21,22 Onder geen beding mag u een gewijde paal of gewijde steen naast het altaar van de Here, uw God, plaatsen. Want de Here haat dat!’

Rechtspraak vanuit het heiligdom

17 ‘Offer nooit een ziek of gebrekkig rund of schaap aan de Here, uw God. Hij heeft een afkeer van zoʼn geschenk!

2,3 Als iemand in een van de dorpen of steden van uw land het verbond met God verbreekt door andere goden, de zon, de maan of de sterren te aanbidden—wat Ik streng verboden heb— controleer dit dan eerst zorgvuldig. Als er geen twijfel bestaat over de waarheid ervan, zal die man of vrouw buiten de stad worden gebracht en door steniging worden gedood. Maar breng nooit iemand ter dood als er maar één getuige tegen hem is, het moeten er minstens twee of drie zijn. De getuigen zullen de eerste stenen gooien, waarna alle mensen zullen meehelpen het vonnis te voltrekken. Op die manier zult u al het kwaad uit uw midden verwijderen.

Als u een zaak wordt voorgelegd, die te moeilijk voor u is—bijvoorbeeld als iemand schuldig is aan moord wanneer niet genoeg bewijs tegen hem bestaat of als inbreuk is gepleegd op iemands rechten—dan moet u met die zaak naar het heiligdom van de Here, uw God, gaan, naar de priesters en Levieten. De dienstdoende rechter zal over die zaak een uitspraak doen.

10 U moet handelen volgens de rechtspraak die vanuit het heiligdom wordt vastgesteld. Het vonnis moet nauwkeurig worden uitgevoerd. 11 En de straf die op deze wijze is bepaald, moet volledig worden uitgevoerd. 12 Als de beklaagde de beslissing van de priester of rechter, die door God in dit ambt is aangesteld, niet wil aanvaarden, krijgt hij de doodstraf. Zulke zondaars moeten uit Israël worden verbannen. 13 Als iedereen hoort wat er gebeurt met degene die Gods uitspraak durft tegen te spreken, zal men er wel voor oppassen nog eens een gerechtelijke uitspraak te betwisten.

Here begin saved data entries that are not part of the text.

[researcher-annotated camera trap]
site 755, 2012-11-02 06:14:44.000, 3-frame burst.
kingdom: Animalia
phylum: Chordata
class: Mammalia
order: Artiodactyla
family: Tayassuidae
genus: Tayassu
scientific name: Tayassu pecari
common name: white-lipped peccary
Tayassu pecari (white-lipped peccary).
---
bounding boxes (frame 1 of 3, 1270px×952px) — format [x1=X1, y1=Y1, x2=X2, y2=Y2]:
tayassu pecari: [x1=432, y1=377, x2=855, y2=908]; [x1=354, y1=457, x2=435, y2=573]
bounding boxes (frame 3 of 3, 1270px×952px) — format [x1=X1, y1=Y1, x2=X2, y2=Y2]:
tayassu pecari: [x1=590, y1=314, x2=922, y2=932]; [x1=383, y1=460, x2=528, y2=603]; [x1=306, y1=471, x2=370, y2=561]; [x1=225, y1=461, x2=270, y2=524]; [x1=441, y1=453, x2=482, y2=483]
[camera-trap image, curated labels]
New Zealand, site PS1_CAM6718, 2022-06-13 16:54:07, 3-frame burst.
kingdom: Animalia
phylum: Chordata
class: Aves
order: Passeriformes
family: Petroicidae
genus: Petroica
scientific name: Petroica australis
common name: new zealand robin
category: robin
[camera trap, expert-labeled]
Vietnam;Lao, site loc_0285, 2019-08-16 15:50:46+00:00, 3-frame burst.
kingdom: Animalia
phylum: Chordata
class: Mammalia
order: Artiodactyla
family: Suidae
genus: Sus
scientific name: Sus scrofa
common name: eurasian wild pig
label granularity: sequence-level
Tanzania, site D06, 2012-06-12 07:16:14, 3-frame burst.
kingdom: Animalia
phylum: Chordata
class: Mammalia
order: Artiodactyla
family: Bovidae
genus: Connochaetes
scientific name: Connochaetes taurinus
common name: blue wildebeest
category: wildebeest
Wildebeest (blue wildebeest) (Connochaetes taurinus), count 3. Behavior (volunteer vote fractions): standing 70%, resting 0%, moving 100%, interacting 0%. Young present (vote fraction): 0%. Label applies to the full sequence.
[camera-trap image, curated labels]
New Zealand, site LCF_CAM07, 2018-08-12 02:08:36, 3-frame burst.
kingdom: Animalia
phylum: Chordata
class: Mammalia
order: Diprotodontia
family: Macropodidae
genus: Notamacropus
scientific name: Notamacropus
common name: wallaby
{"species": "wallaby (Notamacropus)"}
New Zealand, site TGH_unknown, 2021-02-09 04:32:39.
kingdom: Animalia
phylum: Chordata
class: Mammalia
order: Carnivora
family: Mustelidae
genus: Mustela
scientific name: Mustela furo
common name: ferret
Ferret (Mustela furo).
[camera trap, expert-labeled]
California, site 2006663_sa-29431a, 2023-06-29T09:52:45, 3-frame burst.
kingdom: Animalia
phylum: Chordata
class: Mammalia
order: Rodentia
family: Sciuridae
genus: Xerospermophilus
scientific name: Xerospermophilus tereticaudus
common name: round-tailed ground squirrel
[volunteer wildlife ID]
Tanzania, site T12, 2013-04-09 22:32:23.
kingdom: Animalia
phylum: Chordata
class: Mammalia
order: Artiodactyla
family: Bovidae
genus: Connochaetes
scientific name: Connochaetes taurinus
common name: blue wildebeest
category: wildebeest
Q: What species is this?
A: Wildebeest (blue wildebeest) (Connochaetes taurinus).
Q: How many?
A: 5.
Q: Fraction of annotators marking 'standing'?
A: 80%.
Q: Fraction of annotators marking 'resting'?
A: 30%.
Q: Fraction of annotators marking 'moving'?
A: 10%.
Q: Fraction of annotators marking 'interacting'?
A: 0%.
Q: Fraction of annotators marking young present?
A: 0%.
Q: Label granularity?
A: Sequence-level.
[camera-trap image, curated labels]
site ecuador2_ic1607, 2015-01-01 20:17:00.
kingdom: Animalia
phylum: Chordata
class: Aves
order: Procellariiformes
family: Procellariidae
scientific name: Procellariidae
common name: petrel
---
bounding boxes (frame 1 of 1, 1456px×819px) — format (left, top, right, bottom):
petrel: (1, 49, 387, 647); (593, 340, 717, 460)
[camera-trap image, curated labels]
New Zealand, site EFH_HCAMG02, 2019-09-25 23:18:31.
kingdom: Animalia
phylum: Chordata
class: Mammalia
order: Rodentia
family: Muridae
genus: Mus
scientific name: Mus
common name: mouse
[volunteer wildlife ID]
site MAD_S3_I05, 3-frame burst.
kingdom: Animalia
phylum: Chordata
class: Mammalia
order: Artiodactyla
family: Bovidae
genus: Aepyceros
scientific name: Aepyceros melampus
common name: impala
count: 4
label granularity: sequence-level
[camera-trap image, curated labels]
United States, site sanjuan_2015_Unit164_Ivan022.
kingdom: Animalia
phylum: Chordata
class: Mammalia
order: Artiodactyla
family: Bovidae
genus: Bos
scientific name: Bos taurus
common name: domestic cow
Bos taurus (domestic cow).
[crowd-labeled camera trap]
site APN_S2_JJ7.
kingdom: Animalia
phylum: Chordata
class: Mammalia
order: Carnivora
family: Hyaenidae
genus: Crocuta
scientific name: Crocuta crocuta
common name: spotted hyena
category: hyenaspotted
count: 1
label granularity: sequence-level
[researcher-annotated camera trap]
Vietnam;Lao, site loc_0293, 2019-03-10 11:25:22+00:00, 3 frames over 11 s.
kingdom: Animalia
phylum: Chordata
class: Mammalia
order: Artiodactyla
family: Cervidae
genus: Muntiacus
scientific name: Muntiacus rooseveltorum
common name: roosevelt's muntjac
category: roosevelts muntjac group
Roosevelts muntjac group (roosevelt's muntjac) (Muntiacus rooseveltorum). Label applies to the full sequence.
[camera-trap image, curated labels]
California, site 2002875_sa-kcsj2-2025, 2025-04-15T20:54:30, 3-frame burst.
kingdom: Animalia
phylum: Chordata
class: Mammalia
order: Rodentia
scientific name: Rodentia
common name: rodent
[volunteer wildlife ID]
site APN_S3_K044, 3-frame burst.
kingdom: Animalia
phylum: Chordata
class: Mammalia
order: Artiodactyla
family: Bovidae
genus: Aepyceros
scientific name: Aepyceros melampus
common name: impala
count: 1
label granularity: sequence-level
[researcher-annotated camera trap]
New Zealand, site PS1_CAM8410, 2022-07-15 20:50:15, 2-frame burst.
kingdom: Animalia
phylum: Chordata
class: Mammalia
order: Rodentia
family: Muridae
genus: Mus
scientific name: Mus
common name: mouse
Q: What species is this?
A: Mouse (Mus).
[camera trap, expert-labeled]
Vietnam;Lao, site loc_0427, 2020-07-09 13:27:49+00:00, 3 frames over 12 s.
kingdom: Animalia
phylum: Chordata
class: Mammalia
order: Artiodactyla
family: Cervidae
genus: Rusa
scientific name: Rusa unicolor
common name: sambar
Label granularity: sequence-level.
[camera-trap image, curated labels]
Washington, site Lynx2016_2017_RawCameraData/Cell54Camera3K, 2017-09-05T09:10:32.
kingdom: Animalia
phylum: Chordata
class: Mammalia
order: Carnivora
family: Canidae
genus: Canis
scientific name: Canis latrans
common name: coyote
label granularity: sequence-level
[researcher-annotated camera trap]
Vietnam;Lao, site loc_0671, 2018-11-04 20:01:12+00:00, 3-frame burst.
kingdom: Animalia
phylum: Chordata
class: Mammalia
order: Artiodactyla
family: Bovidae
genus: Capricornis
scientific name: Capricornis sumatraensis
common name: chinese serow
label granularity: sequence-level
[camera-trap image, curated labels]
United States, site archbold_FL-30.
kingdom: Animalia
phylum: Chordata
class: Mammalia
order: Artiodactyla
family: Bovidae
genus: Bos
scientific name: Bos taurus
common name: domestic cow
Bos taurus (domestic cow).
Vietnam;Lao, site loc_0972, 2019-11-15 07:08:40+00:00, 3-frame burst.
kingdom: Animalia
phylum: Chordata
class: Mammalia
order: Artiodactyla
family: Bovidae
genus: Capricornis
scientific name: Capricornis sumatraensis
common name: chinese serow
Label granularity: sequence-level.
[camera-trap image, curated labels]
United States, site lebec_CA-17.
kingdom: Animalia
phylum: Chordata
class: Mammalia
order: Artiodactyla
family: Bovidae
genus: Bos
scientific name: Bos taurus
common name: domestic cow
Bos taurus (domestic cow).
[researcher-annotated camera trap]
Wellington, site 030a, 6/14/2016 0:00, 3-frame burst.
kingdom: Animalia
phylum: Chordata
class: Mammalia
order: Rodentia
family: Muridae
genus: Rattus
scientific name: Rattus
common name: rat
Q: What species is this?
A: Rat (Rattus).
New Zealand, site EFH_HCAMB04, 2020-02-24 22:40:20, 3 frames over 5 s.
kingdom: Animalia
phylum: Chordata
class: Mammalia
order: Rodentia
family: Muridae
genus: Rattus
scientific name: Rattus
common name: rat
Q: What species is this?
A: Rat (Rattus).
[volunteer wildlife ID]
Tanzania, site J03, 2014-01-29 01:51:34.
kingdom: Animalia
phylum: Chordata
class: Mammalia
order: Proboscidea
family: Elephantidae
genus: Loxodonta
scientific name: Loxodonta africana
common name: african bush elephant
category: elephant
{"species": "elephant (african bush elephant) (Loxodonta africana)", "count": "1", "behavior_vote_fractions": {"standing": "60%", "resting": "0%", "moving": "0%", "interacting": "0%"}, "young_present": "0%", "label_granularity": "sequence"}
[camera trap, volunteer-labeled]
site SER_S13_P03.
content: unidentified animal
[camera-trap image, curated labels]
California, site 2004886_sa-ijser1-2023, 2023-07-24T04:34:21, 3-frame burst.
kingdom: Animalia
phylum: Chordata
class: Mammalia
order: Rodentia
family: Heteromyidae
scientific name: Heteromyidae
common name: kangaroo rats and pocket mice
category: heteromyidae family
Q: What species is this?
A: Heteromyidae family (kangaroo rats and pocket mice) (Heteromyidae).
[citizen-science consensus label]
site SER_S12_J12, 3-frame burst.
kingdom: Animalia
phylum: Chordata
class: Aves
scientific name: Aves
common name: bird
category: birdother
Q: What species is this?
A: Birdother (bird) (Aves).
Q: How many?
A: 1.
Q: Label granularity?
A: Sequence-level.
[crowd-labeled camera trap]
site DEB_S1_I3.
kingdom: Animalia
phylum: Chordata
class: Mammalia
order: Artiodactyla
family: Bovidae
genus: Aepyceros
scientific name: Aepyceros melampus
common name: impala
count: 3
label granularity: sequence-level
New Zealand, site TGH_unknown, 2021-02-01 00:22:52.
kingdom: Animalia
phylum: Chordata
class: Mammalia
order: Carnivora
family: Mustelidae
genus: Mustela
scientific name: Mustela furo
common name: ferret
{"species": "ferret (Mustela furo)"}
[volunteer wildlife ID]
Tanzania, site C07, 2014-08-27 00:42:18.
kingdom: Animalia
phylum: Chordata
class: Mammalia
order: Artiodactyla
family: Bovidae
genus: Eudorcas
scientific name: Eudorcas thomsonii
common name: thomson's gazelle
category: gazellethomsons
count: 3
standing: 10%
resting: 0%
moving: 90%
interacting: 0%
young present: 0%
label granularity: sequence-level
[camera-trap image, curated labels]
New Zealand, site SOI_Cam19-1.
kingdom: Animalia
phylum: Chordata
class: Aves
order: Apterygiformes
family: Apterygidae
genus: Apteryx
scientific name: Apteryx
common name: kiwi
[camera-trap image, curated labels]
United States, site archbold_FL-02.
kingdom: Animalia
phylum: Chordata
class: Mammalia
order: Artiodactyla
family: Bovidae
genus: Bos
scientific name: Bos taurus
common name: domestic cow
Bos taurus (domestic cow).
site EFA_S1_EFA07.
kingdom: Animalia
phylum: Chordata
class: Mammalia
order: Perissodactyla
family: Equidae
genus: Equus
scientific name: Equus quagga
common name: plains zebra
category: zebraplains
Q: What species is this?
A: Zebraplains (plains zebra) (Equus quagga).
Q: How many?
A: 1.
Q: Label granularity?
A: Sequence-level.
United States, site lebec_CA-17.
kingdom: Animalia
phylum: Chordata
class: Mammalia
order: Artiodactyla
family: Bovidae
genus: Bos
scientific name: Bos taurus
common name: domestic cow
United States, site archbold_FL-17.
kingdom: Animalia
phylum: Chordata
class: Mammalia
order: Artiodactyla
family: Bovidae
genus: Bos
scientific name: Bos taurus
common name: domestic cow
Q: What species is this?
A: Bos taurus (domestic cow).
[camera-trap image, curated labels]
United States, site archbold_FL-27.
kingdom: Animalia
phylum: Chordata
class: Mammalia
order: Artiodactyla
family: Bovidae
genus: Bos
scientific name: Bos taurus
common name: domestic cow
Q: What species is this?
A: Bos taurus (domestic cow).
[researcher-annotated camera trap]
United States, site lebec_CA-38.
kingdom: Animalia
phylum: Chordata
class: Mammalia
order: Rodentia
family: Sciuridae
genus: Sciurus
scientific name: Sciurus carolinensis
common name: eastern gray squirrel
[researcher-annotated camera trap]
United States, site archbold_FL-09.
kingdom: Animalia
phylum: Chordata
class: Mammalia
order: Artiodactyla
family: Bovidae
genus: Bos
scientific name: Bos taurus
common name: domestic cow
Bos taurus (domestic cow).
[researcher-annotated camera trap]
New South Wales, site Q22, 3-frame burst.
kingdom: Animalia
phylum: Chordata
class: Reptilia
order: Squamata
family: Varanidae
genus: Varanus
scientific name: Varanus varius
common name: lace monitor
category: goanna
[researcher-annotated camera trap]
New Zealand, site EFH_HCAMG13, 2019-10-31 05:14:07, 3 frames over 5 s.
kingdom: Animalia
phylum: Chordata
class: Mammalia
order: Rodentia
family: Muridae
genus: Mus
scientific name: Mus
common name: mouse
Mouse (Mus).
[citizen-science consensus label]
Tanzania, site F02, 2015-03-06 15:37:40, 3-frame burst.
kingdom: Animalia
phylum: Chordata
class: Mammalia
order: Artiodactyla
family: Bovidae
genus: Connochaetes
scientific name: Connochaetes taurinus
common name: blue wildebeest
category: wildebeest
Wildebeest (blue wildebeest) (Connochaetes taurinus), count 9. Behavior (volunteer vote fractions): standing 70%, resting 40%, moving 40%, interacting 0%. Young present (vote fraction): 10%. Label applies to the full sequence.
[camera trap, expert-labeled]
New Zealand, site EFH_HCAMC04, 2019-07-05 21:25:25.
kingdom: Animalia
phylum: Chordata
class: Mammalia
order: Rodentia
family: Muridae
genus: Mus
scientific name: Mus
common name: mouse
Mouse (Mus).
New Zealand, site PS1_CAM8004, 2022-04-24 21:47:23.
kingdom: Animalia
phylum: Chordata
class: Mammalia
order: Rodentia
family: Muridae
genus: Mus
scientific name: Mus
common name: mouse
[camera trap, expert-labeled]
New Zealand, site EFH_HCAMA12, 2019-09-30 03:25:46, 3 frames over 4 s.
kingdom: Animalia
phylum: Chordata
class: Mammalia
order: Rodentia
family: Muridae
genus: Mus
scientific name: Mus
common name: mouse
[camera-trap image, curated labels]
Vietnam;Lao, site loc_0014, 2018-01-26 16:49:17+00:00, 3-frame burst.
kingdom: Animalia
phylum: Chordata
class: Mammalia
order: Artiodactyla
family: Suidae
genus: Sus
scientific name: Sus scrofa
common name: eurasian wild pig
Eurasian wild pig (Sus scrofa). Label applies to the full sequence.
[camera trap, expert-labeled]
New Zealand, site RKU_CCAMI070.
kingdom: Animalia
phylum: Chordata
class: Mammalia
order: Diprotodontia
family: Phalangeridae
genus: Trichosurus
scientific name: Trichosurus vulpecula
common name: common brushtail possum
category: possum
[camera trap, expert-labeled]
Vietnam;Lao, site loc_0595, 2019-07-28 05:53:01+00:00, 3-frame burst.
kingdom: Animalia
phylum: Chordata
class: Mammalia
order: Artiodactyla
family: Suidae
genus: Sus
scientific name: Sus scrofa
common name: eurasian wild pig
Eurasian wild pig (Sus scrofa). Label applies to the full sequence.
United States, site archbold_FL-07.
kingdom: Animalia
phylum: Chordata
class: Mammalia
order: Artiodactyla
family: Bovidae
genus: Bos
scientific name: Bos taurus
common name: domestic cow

14 Wanneer u aankomt in het land dat de Here, uw God, u zal geven en u het hebt veroverd en u bent van mening dat u een koning zou moeten hebben, net als de volken rondom u, 15 zorg er dan voor dat u diegene tot koning uitroept die de Here, uw God, zal uitkiezen. Hij moet een Israëliet zijn, geen buitenlander. 16 Let erop dat hij geen omvangrijke paardenstallen bouwt noch zijn dienaren naar Egypte stuurt om daar paarden te halen, want de Here heeft tegen u gezegd: “Ga nooit meer terug naar Egypte.” 17 Ook mag hij niet te veel vrouwen hebben, anders zou zijn hart zich van de Here kunnen afkeren. Hij mag ook niet buitensporig rijk zijn. 18 Als hij gekroond is en als koning op de troon zit, moet hij uit het boek dat de Levieten bewaren, een kopie maken van al deze wetten. 19 Hij moet die kopie altijd bij zich hebben en er elke dag in lezen, zijn leven lang. Dan zal hij leren ontzag te hebben voor de Here, zijn God, door al zijn geboden te gehoorzamen en alle daarin gegeven voorschriften uit te voeren. 20 Het regelmatig lezen in Gods wetten zal ervoor zorgen dat hij zich niet boven zijn onderdanen gaat verheffen. Ook zal dat hem ervan weerhouden af te dwalen van Gods wetten, zodat hij en zijn zonen een lange en goede regeringsperiode zullen hebben.’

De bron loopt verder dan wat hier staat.